GOALS =>
• A. In the forum thread, what city does 660griz's daughter live in?
• B. Duplicate the forum thread's text from "Yes, we are" to "coincidence only, though.".

TEXT PASSAGE =>
--------------------------------

# Best wishes



## bullethead (Oct 10, 2018)

And thoughts from Pa for any and all of you that may be affected by this storm.


----------



## Spotlite (Oct 10, 2018)

Thanks bullet!!!!!! I have multiple cities that I rep that are in direct path.


----------



## 660griz (Oct 10, 2018)

My daughter lives in Ft. Walton Beach. She hasn't lost power yet. Friend of mine at work 'had' a house in Port St. Joe.


----------



## Nicodemus (Oct 10, 2018)

Thanks, Bullet.


----------



## ky55 (Oct 10, 2018)

Y’all hang in there and stay safe. 
I got friends in Marianna and Crestview I need to check on.


----------



## NCHillbilly (Oct 10, 2018)

Yes, we are thinking about those of you down there in this mess. Y'all stay as safe as you can.


----------



## Heathern (Oct 10, 2018)

I wish for the best for them too.  My mom got out of there just in time, or even better yet - about a week early.  By coincidence only, though.


----------



## welderguy (Oct 10, 2018)

bullethead said:


> And thoughts from Pa for any and all of you that may be affected by this storm.



Thanks!!...you ol softy you.


----------



## bullethead (Oct 10, 2018)

welderguy said:


> Thanks!!...you ol softy you.


I am selfish,if you get wiped out..who will I argue with?


----------



## WaltL1 (Oct 11, 2018)

I fished Apalachicola Bay Thurs - Sunday. Got out of there just in time.


----------



## ambush80 (Oct 11, 2018)

WaltL1 said:


> I fished Apalachicola Bay Thurs - Sunday. Got out of there just in time.


How did you do?


----------



## 1gr8bldr (Oct 11, 2018)

Power just came back on here in NC. One crushed vehicle under a tree. Luckily the least of the force, the one I recently canceled insurance on


----------



## WaltL1 (Oct 11, 2018)

ambush80 said:


> How did you do?


Pretty decent. Caught the usual cast of characters - reds, trout, flounder and of course catfish, rays etc.

--------------------------------

DATASET CONTENT =>
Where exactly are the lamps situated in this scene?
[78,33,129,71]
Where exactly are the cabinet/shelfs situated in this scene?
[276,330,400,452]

--------------------------------

EXERCISE RESPONSES =>
• A. Ft. Walton Beach

• B.
Yes, we are thinking about those of you down there in this mess. Y'all stay as safe as you can.


----------



## Heathern (Oct 10, 2018)

I wish for the best for them too.  My mom got out of there just in time, or even better yet - about a week early.  By coincidence only, though.